Capítulo 14

Cuando recogí toda la ropa sucia para llevársela a Tansy, me quedé con la camiseta de papá y la oculté bajo la almohada, en el catre que había en el piso de arriba.

Era domingo. Mamá me ordenó ponerme el peto. Eso significaba que no íbamos a misa. No habíamos ido a misa desde que volvimos de Nueva Orleans. Quizá no íbamos a volver nunca. Puede que en lugar de ir a misa nos dedicáramos día y noche a arrodillarnos frente al baúl lleno de dinero. Mamá no dio explicaciones.

Mamá despertó a Ford y le ordenó bajar a desayunar. Más que sentarse, Ford se dejó caer en la silla y contempló el tazón de cereales que Tansy le había colocado delante. Mamá le puso la cuchara en la mano. Ford revolvió interminablemente los cereales.

—Enfermarás —dijo mamá—. Eso es justo lo que necesito: dos críos enfermos.

Ford me lanzó una fugaz mirada sorprendida. Hice el gesto de vomitarle en el tazón para demostrarle que también yo me encontraba mal.
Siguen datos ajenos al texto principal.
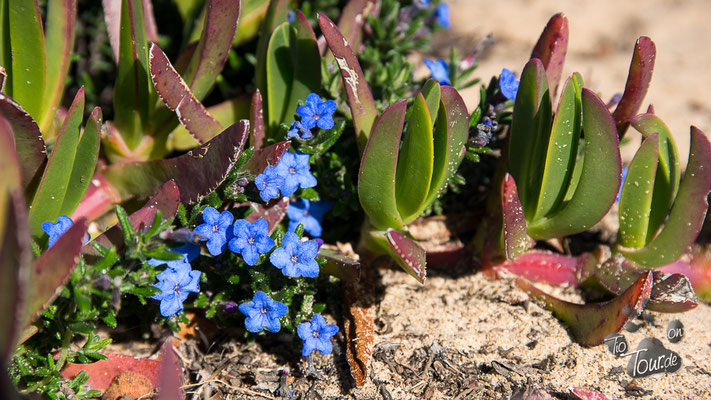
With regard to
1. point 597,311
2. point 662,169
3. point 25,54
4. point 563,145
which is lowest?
point 597,311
Tansy se apresuró a darnos la espalda, al tiempo que hizo un ruido raro. Fingió que se trataba de un estornudo, pues sacó un pañuelo del voluminoso delantal y se sonó la nariz, aunque la verdad es que me dio la impresión de que intentaba no reír.

—Claro que fue culpa de Calley, Tansy, ¿cómo ibas a dejar que se atiborrara hasta ponerse mala? —dijo mamá—. Ni se te ocurra darle postre a la hora de comer, ¿me oyes?

—Sí, señora —respondió Tansy mientras le llenaba a mamá la taza de café.

Ford soltó la cuchara, que se sumergió en el tazón de los cereales.

Tansy la recogió con unas pinzas pequeñas de plata. Cuando se la devolvió, Ford la dejó caer con un ruido seco en el mantel.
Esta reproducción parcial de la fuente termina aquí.